▶ _Exercise objective_: Please count how many of the lines below contain the word "viewer", and reply with the number alone.

[Dataset excerpt]
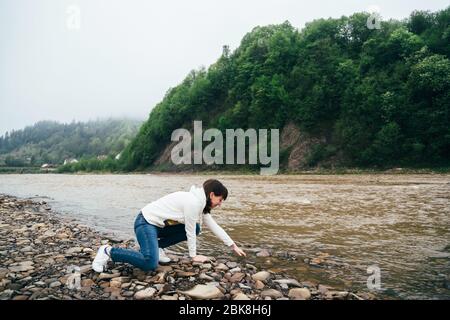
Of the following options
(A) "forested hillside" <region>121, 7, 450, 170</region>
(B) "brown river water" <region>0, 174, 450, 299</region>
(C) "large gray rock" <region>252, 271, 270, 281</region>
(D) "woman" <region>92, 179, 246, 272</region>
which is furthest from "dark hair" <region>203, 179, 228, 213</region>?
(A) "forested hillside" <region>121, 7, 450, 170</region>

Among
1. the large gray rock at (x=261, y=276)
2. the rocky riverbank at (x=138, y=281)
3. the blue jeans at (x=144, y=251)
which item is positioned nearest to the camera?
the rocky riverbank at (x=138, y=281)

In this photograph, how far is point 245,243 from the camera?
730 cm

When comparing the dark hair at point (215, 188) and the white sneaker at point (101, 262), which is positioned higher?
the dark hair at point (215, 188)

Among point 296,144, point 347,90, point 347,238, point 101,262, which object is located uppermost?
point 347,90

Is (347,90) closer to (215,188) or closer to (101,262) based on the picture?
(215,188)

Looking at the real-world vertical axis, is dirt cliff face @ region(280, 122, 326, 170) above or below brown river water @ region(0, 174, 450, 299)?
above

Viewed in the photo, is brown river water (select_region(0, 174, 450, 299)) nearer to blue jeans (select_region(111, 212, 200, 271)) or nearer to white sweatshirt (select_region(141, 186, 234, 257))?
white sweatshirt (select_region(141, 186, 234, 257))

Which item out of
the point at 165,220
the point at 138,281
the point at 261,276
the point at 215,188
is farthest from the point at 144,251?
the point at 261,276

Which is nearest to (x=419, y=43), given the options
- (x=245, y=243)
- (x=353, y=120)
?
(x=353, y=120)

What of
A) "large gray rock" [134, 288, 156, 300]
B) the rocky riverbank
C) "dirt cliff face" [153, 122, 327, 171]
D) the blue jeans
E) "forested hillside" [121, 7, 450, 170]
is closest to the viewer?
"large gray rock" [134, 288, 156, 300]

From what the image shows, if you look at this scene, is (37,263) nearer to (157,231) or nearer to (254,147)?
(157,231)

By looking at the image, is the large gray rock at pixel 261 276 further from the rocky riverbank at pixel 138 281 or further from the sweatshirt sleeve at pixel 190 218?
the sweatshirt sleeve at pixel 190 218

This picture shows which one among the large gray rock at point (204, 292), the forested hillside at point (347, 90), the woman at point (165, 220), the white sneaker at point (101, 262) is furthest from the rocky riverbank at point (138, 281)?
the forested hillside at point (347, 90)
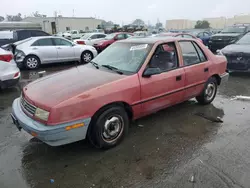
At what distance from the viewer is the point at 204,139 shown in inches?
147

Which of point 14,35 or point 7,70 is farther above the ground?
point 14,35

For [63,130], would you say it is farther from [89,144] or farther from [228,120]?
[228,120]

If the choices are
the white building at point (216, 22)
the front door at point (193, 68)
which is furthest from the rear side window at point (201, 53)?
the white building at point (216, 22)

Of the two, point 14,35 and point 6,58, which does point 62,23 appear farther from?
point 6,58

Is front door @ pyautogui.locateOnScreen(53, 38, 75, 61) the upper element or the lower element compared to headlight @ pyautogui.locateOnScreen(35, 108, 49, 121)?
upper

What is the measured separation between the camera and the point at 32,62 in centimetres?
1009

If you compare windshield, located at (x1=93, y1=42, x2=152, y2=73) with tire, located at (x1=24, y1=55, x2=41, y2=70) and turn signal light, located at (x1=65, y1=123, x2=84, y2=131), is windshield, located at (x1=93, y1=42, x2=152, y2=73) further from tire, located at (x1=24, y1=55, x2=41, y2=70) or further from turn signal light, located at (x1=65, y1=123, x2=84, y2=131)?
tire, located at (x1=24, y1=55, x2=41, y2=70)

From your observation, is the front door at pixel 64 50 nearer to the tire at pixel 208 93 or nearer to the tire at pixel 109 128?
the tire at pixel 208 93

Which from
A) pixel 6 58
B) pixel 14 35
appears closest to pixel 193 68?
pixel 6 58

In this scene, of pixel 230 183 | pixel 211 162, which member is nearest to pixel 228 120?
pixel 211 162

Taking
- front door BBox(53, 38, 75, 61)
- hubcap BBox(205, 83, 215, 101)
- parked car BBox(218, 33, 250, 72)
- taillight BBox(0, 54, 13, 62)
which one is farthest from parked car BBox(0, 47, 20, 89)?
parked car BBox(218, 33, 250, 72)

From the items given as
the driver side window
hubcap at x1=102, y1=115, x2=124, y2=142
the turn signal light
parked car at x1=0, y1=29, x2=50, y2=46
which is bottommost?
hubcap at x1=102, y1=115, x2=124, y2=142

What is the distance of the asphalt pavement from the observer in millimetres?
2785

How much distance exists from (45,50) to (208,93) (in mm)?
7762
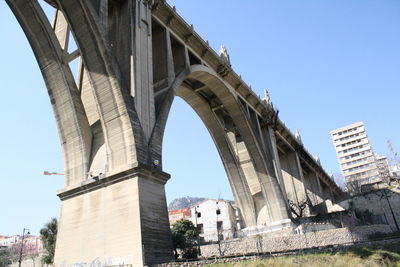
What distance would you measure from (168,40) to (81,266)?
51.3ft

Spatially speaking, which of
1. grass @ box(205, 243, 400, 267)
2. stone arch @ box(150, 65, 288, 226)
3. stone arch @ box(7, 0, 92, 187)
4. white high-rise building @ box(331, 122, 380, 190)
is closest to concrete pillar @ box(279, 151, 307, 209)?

▶ _Final answer_: 2